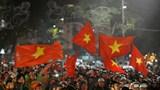 Hà Nội: Biển người đổ ra đường sau chiến thắng lịch sử của U22 Việt Nam
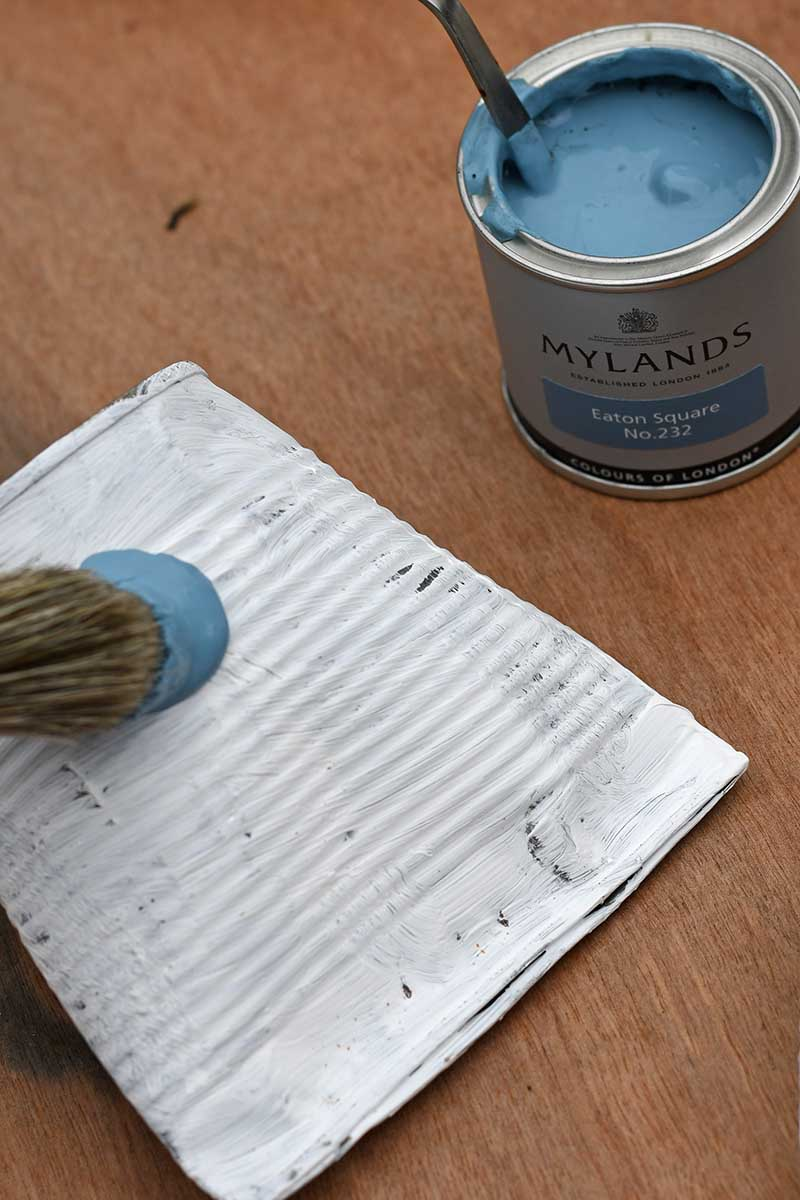 Painting food cans blue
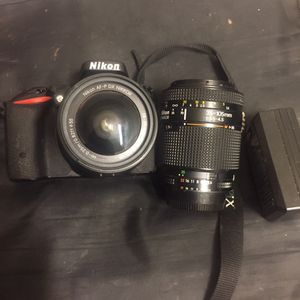Nikion D5500 With 2 Lens for Sale in Pomona, CA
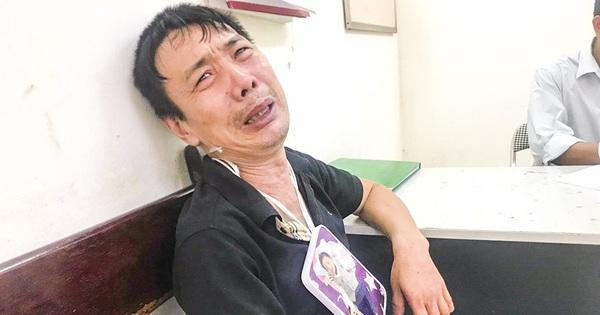 """Vụ tai nạn bé trai 1 tuổi tử vong ở Hà Nội: """"Sao cháu lại bỏ ông đi thế này, đau đớn quá"""""""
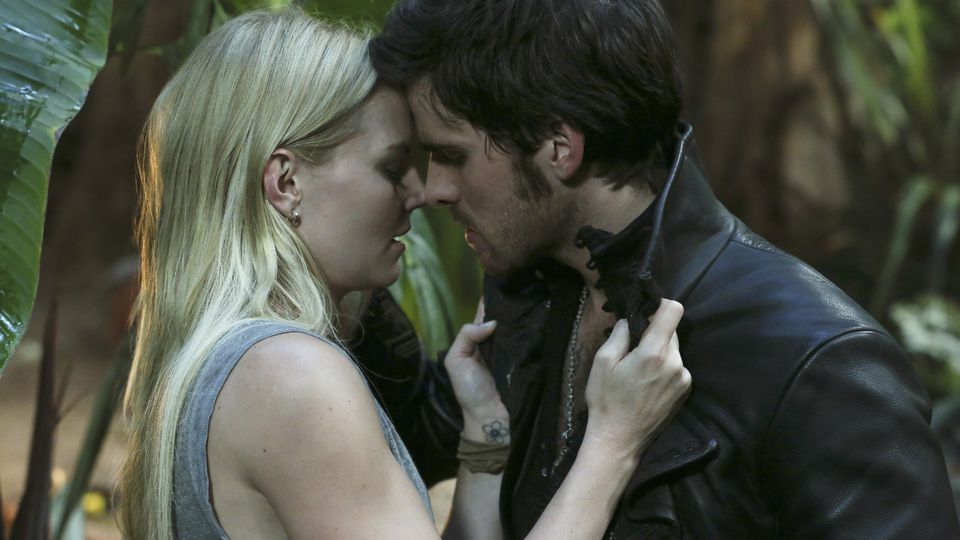 Jennifer Morrison as Emma Swan & Colin O'Donoghue as Captain Hook ABCs Once Upon a Time Season 3 episode 05, Good Form Picture image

:::

Repeat exactly the lines in the entries from the one containing "Painting food cans blue" to the final line, inclusive, and nothing beyond them; skip pictures.

Response to the task
 Painting food cans blue
Nikion D5500 With 2 Lens for Sale in Pomona, CA
 """Vụ tai nạn bé trai 1 tuổi tử vong ở Hà Nội: """"Sao cháu lại bỏ ông đi thế này, đau đớn quá"""""""
 Jennifer Morrison as Emma Swan & Colin O'Donoghue as Captain Hook ABCs Once Upon a Time Season 3 episode 05, Good Form Picture image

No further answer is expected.